DATA TO USE
# # # #
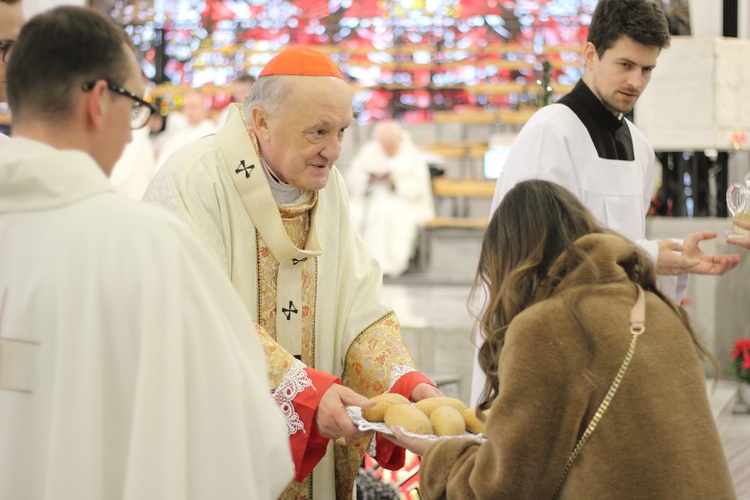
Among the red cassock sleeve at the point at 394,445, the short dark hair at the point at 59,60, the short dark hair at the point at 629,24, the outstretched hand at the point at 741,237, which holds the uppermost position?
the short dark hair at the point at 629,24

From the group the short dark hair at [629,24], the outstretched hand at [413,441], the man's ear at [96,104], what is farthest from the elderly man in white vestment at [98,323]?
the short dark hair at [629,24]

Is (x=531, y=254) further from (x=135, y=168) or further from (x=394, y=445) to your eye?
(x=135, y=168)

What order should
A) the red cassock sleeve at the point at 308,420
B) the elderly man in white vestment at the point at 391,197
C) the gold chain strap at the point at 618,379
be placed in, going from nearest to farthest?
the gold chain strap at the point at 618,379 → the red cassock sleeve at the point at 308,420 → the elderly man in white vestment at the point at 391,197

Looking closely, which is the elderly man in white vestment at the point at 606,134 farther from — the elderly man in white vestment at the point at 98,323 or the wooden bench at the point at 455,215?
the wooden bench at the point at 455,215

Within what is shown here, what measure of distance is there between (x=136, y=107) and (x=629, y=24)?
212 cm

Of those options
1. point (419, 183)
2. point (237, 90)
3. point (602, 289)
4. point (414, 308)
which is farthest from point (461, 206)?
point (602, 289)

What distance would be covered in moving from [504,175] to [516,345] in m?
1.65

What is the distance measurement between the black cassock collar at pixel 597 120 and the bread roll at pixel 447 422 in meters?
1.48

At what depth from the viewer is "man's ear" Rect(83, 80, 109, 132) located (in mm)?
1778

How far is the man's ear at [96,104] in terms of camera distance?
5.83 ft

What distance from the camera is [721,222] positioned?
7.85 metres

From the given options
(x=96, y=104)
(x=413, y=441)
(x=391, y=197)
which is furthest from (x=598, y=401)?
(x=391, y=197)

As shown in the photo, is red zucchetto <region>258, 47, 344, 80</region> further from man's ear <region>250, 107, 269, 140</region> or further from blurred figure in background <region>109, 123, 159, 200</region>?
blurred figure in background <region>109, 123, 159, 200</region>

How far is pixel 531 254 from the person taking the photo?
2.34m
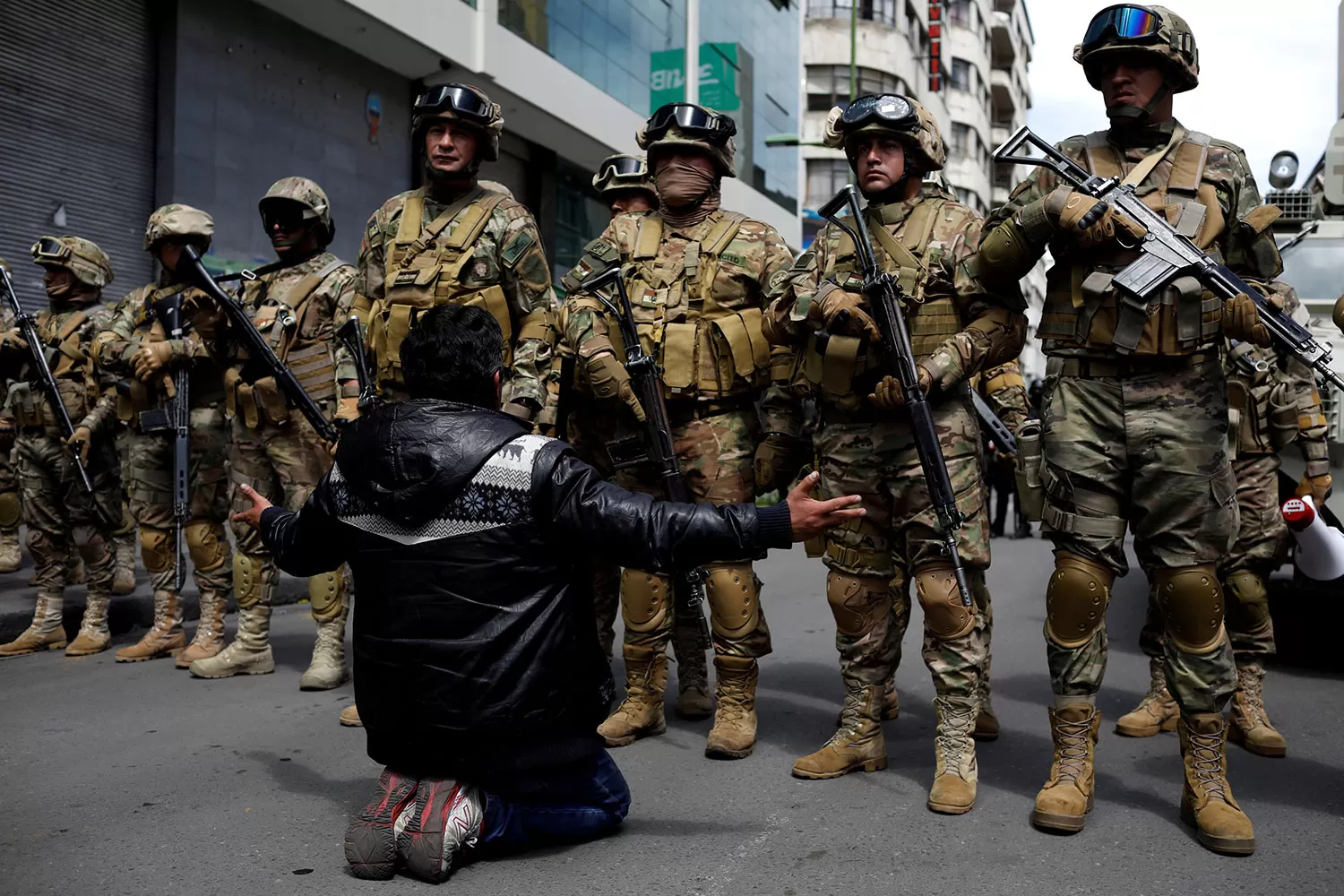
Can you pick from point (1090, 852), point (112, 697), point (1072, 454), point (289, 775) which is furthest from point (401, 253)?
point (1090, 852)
# # # #
TASK DIRECTIONS
Copy every row above verbatim, leaving out the pictures.

WORKED SOLUTION
Among the red cassock sleeve at the point at 394,445, the short dark hair at the point at 59,60, the short dark hair at the point at 629,24, the outstretched hand at the point at 741,237, which holds the uppermost position?
the short dark hair at the point at 629,24

From the group the short dark hair at [629,24], the outstretched hand at [413,441], the man's ear at [96,104], what is farthest from the elderly man in white vestment at [98,323]?
the short dark hair at [629,24]

Is (x=531, y=254) further from (x=135, y=168) or further from (x=394, y=445) to your eye?
(x=135, y=168)

What order should
A) the red cassock sleeve at the point at 308,420
B) the elderly man in white vestment at the point at 391,197
C) the gold chain strap at the point at 618,379
be placed in, going from nearest to farthest?
the gold chain strap at the point at 618,379 → the red cassock sleeve at the point at 308,420 → the elderly man in white vestment at the point at 391,197

Looking closely, which is the elderly man in white vestment at the point at 606,134 farther from — the elderly man in white vestment at the point at 98,323 or the wooden bench at the point at 455,215?
the wooden bench at the point at 455,215

Within what is shown here, what measure of distance is there between (x=136, y=107) and (x=629, y=24)?
212 cm

Of those options
1. point (419, 183)
2. point (237, 90)
3. point (602, 289)
4. point (414, 308)
which is farthest from point (461, 206)?
point (602, 289)

What distance would be covered in moving from [504,175] to [516,345] in m?
1.65

What is the distance measurement between the black cassock collar at pixel 597 120 and the bread roll at pixel 447 422 in meters?
1.48

At what depth from the viewer is "man's ear" Rect(83, 80, 109, 132) located (in mm)?
1778

How far is the man's ear at [96,104] in terms of camera distance?
5.83 ft

What distance from the camera is [721,222] positioned?
7.85 metres

From the given options
(x=96, y=104)
(x=413, y=441)
(x=391, y=197)
which is furthest from (x=598, y=401)?
(x=391, y=197)

As shown in the photo, is red zucchetto <region>258, 47, 344, 80</region> further from man's ear <region>250, 107, 269, 140</region> or further from blurred figure in background <region>109, 123, 159, 200</region>?
blurred figure in background <region>109, 123, 159, 200</region>

How far is pixel 531 254 from the person taking the photo?
2.34m
Can you pick from point (1090, 852), point (112, 697), point (1072, 454), point (289, 775) which is furthest from point (401, 253)?
point (1090, 852)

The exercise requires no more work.